— ACTIVITY —
Exactly as given, transcribe each entry that follows.

Data excerpts
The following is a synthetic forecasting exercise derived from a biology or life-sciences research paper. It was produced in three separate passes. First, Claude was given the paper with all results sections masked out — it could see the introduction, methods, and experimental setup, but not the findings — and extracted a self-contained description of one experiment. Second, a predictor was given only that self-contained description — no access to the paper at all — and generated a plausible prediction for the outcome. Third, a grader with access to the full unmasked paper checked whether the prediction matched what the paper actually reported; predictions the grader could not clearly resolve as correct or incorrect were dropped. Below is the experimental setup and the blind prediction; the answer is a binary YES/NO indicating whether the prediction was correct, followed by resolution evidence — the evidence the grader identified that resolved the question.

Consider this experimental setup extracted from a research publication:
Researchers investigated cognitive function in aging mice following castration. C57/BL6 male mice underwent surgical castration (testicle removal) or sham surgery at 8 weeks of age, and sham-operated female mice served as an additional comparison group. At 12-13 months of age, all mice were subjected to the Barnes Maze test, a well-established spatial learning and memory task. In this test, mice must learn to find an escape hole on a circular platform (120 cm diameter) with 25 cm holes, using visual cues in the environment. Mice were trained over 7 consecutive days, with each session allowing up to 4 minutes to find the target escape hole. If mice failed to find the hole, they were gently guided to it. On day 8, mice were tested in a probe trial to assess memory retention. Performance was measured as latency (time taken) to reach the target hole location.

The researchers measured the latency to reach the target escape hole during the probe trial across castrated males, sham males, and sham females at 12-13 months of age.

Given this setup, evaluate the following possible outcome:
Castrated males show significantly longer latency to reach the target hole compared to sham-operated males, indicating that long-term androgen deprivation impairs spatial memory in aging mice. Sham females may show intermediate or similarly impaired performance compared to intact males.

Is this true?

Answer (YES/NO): NO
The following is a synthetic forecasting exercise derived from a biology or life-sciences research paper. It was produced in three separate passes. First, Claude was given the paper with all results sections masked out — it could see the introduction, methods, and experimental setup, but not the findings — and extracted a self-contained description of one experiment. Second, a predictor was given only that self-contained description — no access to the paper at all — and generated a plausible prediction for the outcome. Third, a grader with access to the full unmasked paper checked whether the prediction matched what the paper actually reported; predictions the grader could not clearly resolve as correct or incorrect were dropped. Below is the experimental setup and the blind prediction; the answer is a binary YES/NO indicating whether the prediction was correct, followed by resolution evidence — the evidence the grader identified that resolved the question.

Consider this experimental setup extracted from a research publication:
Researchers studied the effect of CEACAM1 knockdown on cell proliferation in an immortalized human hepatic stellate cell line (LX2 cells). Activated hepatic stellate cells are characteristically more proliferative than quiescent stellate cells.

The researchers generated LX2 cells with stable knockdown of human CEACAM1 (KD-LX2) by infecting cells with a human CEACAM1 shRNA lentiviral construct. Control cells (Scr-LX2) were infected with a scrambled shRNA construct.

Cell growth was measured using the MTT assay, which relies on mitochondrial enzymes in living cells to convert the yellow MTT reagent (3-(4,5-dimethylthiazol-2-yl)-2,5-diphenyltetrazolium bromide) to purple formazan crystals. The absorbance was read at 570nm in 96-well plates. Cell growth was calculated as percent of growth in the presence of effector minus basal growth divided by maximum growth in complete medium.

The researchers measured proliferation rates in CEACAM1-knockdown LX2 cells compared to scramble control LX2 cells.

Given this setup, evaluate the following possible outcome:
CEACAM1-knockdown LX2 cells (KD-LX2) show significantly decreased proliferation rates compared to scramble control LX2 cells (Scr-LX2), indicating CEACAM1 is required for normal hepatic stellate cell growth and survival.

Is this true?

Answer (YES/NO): NO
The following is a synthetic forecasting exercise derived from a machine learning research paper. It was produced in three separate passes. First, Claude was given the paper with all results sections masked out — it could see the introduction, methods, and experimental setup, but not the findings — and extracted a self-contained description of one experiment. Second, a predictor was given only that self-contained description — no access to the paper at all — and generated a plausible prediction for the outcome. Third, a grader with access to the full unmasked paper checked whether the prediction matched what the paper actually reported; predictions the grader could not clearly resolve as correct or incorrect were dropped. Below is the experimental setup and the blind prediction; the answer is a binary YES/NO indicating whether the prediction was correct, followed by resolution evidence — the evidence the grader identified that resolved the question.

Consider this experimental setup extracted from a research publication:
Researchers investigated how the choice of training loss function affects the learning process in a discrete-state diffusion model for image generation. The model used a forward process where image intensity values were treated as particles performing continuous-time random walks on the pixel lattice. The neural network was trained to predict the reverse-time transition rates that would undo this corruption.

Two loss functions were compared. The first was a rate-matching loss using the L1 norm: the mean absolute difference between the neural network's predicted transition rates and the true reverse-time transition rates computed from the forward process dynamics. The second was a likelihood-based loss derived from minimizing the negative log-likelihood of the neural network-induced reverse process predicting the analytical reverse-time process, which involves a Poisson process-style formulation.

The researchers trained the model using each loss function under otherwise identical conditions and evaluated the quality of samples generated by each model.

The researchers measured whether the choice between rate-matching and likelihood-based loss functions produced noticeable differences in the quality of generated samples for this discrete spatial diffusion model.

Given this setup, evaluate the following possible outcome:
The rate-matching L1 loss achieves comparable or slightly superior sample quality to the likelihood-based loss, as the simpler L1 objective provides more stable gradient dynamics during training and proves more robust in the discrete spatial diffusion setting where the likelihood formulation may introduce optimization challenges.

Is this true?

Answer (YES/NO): YES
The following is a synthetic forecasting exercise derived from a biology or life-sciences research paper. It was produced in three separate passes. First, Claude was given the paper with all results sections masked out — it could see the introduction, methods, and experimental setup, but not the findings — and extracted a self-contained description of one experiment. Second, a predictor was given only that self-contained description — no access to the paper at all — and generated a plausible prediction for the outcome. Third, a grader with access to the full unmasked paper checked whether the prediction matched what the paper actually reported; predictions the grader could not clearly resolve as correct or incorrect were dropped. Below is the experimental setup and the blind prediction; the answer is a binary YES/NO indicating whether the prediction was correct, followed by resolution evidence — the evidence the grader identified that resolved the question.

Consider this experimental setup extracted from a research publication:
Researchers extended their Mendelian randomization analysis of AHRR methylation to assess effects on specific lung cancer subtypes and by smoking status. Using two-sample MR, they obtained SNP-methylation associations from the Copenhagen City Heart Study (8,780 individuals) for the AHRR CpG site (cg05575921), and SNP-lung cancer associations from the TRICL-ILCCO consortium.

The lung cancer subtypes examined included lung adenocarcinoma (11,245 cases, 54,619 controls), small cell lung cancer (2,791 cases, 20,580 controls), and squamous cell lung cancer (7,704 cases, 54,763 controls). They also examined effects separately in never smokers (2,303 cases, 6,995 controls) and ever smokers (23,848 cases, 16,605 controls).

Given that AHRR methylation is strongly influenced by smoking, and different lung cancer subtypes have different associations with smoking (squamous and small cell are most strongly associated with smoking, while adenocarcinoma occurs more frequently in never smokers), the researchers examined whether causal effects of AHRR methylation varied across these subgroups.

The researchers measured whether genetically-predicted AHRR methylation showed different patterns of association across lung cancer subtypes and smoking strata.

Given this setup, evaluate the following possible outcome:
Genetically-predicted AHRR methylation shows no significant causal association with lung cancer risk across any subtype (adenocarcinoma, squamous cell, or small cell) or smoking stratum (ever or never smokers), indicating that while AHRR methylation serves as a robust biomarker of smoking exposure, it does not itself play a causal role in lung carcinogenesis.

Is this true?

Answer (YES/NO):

— REPLY TO THE TASK —
The following is a synthetic forecasting exercise derived from a biology or life-sciences research paper. It was produced in three separate passes. First, Claude was given the paper with all results sections masked out — it could see the introduction, methods, and experimental setup, but not the findings — and extracted a self-contained description of one experiment. Second, a predictor was given only that self-contained description — no access to the paper at all — and generated a plausible prediction for the outcome. Third, a grader with access to the full unmasked paper checked whether the prediction matched what the paper actually reported; predictions the grader could not clearly resolve as correct or incorrect were dropped. Below is the experimental setup and the blind prediction; the answer is a binary YES/NO indicating whether the prediction was correct, followed by resolution evidence — the evidence the grader identified that resolved the question.

Consider this experimental setup extracted from a research publication:
Researchers investigated cognitive function in aging mice following castration. C57/BL6 male mice underwent surgical castration (testicle removal) or sham surgery at 8 weeks of age, and sham-operated female mice served as an additional comparison group. At 12-13 months of age, all mice were subjected to the Barnes Maze test, a well-established spatial learning and memory task. In this test, mice must learn to find an escape hole on a circular platform (120 cm diameter) with 25 cm holes, using visual cues in the environment. Mice were trained over 7 consecutive days, with each session allowing up to 4 minutes to find the target escape hole. If mice failed to find the hole, they were gently guided to it. On day 8, mice were tested in a probe trial to assess memory retention. Performance was measured as latency (time taken) to reach the target hole location.

The researchers measured the latency to reach the target escape hole during the probe trial across castrated males, sham males, and sham females at 12-13 months of age.

Given this setup, evaluate the following possible outcome:
Castrated males show significantly longer latency to reach the target hole compared to sham-operated males, indicating that long-term androgen deprivation impairs spatial memory in aging mice. Sham females may show intermediate or similarly impaired performance compared to intact males.

Is this true?

Answer (YES/NO): NO
The following is a synthetic forecasting exercise derived from a biology or life-sciences research paper. It was produced in three separate passes. First, Claude was given the paper with all results sections masked out — it could see the introduction, methods, and experimental setup, but not the findings — and extracted a self-contained description of one experiment. Second, a predictor was given only that self-contained description — no access to the paper at all — and generated a plausible prediction for the outcome. Third, a grader with access to the full unmasked paper checked whether the prediction matched what the paper actually reported; predictions the grader could not clearly resolve as correct or incorrect were dropped. Below is the experimental setup and the blind prediction; the answer is a binary YES/NO indicating whether the prediction was correct, followed by resolution evidence — the evidence the grader identified that resolved the question.

Consider this experimental setup extracted from a research publication:
Researchers studied the effect of CEACAM1 knockdown on cell proliferation in an immortalized human hepatic stellate cell line (LX2 cells). Activated hepatic stellate cells are characteristically more proliferative than quiescent stellate cells.

The researchers generated LX2 cells with stable knockdown of human CEACAM1 (KD-LX2) by infecting cells with a human CEACAM1 shRNA lentiviral construct. Control cells (Scr-LX2) were infected with a scrambled shRNA construct.

Cell growth was measured using the MTT assay, which relies on mitochondrial enzymes in living cells to convert the yellow MTT reagent (3-(4,5-dimethylthiazol-2-yl)-2,5-diphenyltetrazolium bromide) to purple formazan crystals. The absorbance was read at 570nm in 96-well plates. Cell growth was calculated as percent of growth in the presence of effector minus basal growth divided by maximum growth in complete medium.

The researchers measured proliferation rates in CEACAM1-knockdown LX2 cells compared to scramble control LX2 cells.

Given this setup, evaluate the following possible outcome:
CEACAM1-knockdown LX2 cells (KD-LX2) show significantly decreased proliferation rates compared to scramble control LX2 cells (Scr-LX2), indicating CEACAM1 is required for normal hepatic stellate cell growth and survival.

Is this true?

Answer (YES/NO): NO
The following is a synthetic forecasting exercise derived from a machine learning research paper. It was produced in three separate passes. First, Claude was given the paper with all results sections masked out — it could see the introduction, methods, and experimental setup, but not the findings — and extracted a self-contained description of one experiment. Second, a predictor was given only that self-contained description — no access to the paper at all — and generated a plausible prediction for the outcome. Third, a grader with access to the full unmasked paper checked whether the prediction matched what the paper actually reported; predictions the grader could not clearly resolve as correct or incorrect were dropped. Below is the experimental setup and the blind prediction; the answer is a binary YES/NO indicating whether the prediction was correct, followed by resolution evidence — the evidence the grader identified that resolved the question.

Consider this experimental setup extracted from a research publication:
Researchers investigated how the choice of training loss function affects the learning process in a discrete-state diffusion model for image generation. The model used a forward process where image intensity values were treated as particles performing continuous-time random walks on the pixel lattice. The neural network was trained to predict the reverse-time transition rates that would undo this corruption.

Two loss functions were compared. The first was a rate-matching loss using the L1 norm: the mean absolute difference between the neural network's predicted transition rates and the true reverse-time transition rates computed from the forward process dynamics. The second was a likelihood-based loss derived from minimizing the negative log-likelihood of the neural network-induced reverse process predicting the analytical reverse-time process, which involves a Poisson process-style formulation.

The researchers trained the model using each loss function under otherwise identical conditions and evaluated the quality of samples generated by each model.

The researchers measured whether the choice between rate-matching and likelihood-based loss functions produced noticeable differences in the quality of generated samples for this discrete spatial diffusion model.

Given this setup, evaluate the following possible outcome:
The rate-matching L1 loss achieves comparable or slightly superior sample quality to the likelihood-based loss, as the simpler L1 objective provides more stable gradient dynamics during training and proves more robust in the discrete spatial diffusion setting where the likelihood formulation may introduce optimization challenges.

Is this true?

Answer (YES/NO): YES
The following is a synthetic forecasting exercise derived from a biology or life-sciences research paper. It was produced in three separate passes. First, Claude was given the paper with all results sections masked out — it could see the introduction, methods, and experimental setup, but not the findings — and extracted a self-contained description of one experiment. Second, a predictor was given only that self-contained description — no access to the paper at all — and generated a plausible prediction for the outcome. Third, a grader with access to the full unmasked paper checked whether the prediction matched what the paper actually reported; predictions the grader could not clearly resolve as correct or incorrect were dropped. Below is the experimental setup and the blind prediction; the answer is a binary YES/NO indicating whether the prediction was correct, followed by resolution evidence — the evidence the grader identified that resolved the question.

Consider this experimental setup extracted from a research publication:
Researchers extended their Mendelian randomization analysis of AHRR methylation to assess effects on specific lung cancer subtypes and by smoking status. Using two-sample MR, they obtained SNP-methylation associations from the Copenhagen City Heart Study (8,780 individuals) for the AHRR CpG site (cg05575921), and SNP-lung cancer associations from the TRICL-ILCCO consortium.

The lung cancer subtypes examined included lung adenocarcinoma (11,245 cases, 54,619 controls), small cell lung cancer (2,791 cases, 20,580 controls), and squamous cell lung cancer (7,704 cases, 54,763 controls). They also examined effects separately in never smokers (2,303 cases, 6,995 controls) and ever smokers (23,848 cases, 16,605 controls).

Given that AHRR methylation is strongly influenced by smoking, and different lung cancer subtypes have different associations with smoking (squamous and small cell are most strongly associated with smoking, while adenocarcinoma occurs more frequently in never smokers), the researchers examined whether causal effects of AHRR methylation varied across these subgroups.

The researchers measured whether genetically-predicted AHRR methylation showed different patterns of association across lung cancer subtypes and smoking strata.

Given this setup, evaluate the following possible outcome:
Genetically-predicted AHRR methylation shows no significant causal association with lung cancer risk across any subtype (adenocarcinoma, squamous cell, or small cell) or smoking stratum (ever or never smokers), indicating that while AHRR methylation serves as a robust biomarker of smoking exposure, it does not itself play a causal role in lung carcinogenesis.

Is this true?

Answer (YES/NO):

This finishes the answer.